No Runny Eggs

The repository of one hard-boiled egg from the south suburbs of Milwaukee, Wisconsin (and the occassional guest-blogger). The ramblings within may or may not offend, shock and awe you, but they are what I (or my guest-bloggers) think.

Monday Hot Read: WSJ’s “Survival of the Fattest”

by @ 16:18 on July 26, 2010. Filed under Corn-a-hole, Politics - National.

Yes, this one is behind the NewsCorp pay wall, but it is worth either getting the online subscription or grabbing a copy of today’s Wall Street Journal (I’ve done the latter) to read this editorial on corn-a-hole, based on the Congressional Budget Office report on subsidies for biofuels. Both the report and the editorial are devastating, and since I want to include the WSJ’s close, I’ll start with the CBO’s numbers, and expand beyond the corn-based ethanol the WSJ focused on because the rest is even more devastating:

  • The producers of corn-based ethanol get $0.73 per “gallon of gasoline-equivalent” of taxpayer subsidy, producers of cellulosic ethanol get $1.62 per “gallon of gasoline-equivalent” of taxpayer subsidy, and producers of biodiesel get $1.08 per “gallon of diesel-equivalent” of taxpayer subsidy.
  • Those direct subsidies are not the only costs taxpayers bear. Figuring the difference in taxes between traditional fuels and biofuels, as well as the difference between the amount of biofuels produced because of the subsidies and the amount that would be produced without the subsidies, it costs taxpayers $1.78 to replace a gallon of gasoline with corn-based ethanol (or 63.8% of the average cost of gas in Milwaukee as of today), $3.00 to replace a gallon of gasoline with cellulosic ethanol (or 107.5% of the average cost of gas in Milwaukee), and $2.55 to replace a gallon of diesel with biodiesel (or 86.1% of the average cost of diesel in Milwaukee).
  • Not counting the the effects of the conversion of land to biodiesel production, the costs of carbon dioxide reduction are far greater than the $26 per metric ton tax the House passed as part of its cap-and-tax proposal: roughly $750 per ton for corn-based ethanol, $275 per ton for cellulosic ethanol and $300 per ton for biodiesel.
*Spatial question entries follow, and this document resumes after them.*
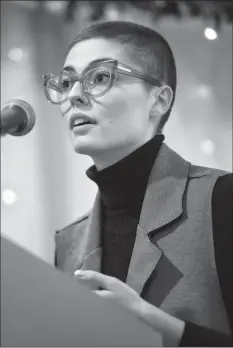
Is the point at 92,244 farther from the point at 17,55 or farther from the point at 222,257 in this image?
the point at 17,55

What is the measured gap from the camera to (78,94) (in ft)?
3.38

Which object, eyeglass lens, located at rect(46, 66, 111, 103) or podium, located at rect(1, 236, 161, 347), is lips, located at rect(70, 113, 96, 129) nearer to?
eyeglass lens, located at rect(46, 66, 111, 103)

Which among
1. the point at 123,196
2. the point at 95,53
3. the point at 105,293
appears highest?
the point at 95,53

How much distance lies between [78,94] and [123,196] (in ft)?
0.71

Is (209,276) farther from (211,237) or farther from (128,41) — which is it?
(128,41)

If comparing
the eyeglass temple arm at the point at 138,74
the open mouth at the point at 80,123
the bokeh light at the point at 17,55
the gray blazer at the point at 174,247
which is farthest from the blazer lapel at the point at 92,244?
the bokeh light at the point at 17,55

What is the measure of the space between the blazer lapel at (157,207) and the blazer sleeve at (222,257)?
7 centimetres

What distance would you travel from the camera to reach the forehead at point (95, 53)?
1.04 metres

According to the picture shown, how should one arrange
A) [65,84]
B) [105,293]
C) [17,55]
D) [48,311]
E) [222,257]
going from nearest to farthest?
[48,311]
[105,293]
[222,257]
[65,84]
[17,55]

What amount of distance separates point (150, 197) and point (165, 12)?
0.41 metres

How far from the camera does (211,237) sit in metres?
0.96

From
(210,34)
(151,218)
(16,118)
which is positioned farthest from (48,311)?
(210,34)

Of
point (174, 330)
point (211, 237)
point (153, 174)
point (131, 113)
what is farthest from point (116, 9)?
point (174, 330)

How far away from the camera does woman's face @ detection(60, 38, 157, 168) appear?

I can’t write a close that’s better than the one the WSJ editorial writers did, so I’ll borrow their close (emphasis in the original):

Given these realities, the only mystery is how an industry that produces a fuel that no one would willingly buy has managed to be subsidized over four decades at costs that are higher than anyone ever imagined. But then, maybe it merely illustrates the theory of the politically fittest.